#### SELECTED PASSAGE
# 16'x16'  Shop built using Structural insulated panels



## solo (Mar 4, 2018)

I would have liked to added 4 more feet to the length, but time money and space, said other wise. The I-Joists are 9" and 12" on center, packed with 1"x1/4" urethane foam, I got for free when work was redoing the 1 Acre roof. The panels I picked up for 50 bucks each are 4' x 10'. I cut them in half for the two side walls. Then added 2x8's two foot high on top of them. The guy I bought these from had only enough to build this size building and this way, other wise I would have gone all the way w/ the sip's. The roof is 2x6 again packed w/the urethane foam. Super quiet inside. The glass up top is double pane low-e. I have a small AC than I only run when it's in the 90's, I have a little oil filled radiator I set on 65 for the colder months. I also have a dehumidifier I run all the time. I have a bar sink w/ a on demand hot water in the cabinet now. things have moved around a little but not the mess. 
This was a test. I wanted something before we build a new house using the SIP's. WOW. I love them. The wife came out w/the granddaughter one day upset about something. Within 15 minutes with the three of us in there, it started to get hot! (wife is hot blooded anyway) I had to turn on the AC.
I made the building to split in half to take with me when we move. A little more room would be nice in the future, but for now it's perfect for me.


----------



## pdentrem (Mar 4, 2018)

I did the same thing. I used the wall product from this company http://www.thermapan.com 
Insulated steel door and a man door, I use a 400/800 Quartz heater to bring the temperature up in the winter. If I was to build a new house or garage, this would be the way to go!
########
TASK A » Rewrite the records from the line containing "Is the point" through the end of the records, inclusive, as a numbered list with blank lines omitted.
#### RECORDED DATA
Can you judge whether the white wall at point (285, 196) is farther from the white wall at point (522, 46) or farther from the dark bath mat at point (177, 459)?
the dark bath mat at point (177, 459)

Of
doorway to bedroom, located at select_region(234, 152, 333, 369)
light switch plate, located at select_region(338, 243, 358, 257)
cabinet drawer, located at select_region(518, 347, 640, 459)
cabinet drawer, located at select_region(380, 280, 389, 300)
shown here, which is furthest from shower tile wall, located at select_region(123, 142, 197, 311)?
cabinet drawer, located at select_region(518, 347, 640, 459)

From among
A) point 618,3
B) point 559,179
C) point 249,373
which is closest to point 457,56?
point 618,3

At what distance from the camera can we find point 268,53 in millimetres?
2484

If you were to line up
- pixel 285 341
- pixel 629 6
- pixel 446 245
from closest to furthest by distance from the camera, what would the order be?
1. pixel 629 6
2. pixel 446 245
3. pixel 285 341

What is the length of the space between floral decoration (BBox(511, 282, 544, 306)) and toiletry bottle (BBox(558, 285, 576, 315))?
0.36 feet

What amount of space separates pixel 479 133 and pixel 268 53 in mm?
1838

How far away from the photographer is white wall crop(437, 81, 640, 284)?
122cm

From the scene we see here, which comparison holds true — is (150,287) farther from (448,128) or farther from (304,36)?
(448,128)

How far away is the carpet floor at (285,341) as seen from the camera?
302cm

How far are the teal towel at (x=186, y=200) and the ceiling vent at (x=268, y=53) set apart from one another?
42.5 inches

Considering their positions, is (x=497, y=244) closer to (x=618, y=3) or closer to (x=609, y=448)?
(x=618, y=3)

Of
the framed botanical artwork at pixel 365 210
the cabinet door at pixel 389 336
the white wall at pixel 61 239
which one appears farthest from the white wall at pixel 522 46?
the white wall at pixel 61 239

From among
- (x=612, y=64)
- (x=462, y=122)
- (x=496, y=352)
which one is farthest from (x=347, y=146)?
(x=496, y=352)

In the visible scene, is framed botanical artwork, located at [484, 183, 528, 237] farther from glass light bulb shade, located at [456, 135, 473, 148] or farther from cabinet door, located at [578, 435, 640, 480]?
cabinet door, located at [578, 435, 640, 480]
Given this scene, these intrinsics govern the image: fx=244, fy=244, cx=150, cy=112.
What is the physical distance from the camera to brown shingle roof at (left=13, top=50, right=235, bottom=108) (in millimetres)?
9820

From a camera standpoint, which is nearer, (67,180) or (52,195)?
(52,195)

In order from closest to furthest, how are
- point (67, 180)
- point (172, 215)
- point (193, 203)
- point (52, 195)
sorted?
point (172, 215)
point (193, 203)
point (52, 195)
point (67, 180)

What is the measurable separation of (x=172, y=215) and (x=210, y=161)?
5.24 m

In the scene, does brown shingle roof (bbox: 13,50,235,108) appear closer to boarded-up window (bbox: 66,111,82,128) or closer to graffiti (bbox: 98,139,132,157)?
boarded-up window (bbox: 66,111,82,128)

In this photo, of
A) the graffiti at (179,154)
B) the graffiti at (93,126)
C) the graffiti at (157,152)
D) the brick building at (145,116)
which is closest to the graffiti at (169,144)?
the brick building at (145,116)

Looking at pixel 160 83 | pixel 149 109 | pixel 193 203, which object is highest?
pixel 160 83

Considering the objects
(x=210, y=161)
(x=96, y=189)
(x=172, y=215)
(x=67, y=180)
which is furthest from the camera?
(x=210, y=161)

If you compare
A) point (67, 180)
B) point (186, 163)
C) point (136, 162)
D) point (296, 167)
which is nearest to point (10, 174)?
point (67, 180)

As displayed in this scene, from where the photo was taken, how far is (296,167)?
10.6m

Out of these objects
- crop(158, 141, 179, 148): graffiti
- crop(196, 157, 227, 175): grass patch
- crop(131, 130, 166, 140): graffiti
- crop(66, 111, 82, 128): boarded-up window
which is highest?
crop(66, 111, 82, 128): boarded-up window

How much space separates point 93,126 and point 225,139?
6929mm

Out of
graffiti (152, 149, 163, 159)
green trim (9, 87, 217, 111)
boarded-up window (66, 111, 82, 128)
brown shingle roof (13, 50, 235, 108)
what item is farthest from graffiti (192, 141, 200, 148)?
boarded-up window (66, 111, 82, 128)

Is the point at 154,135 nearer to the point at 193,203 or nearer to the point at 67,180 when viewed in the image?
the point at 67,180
########
TASK B » In the thread about the shop built with structural insulated panels, how much did each 4' x 10' panel cost?

SOLUTION A »
1. Is the point at 154,135 nearer to the point at 193,203 or nearer to the point at 67,180 when viewed in the image?
2. the point at 67,180

SOLUTION B » Each panel cost 50 dollars.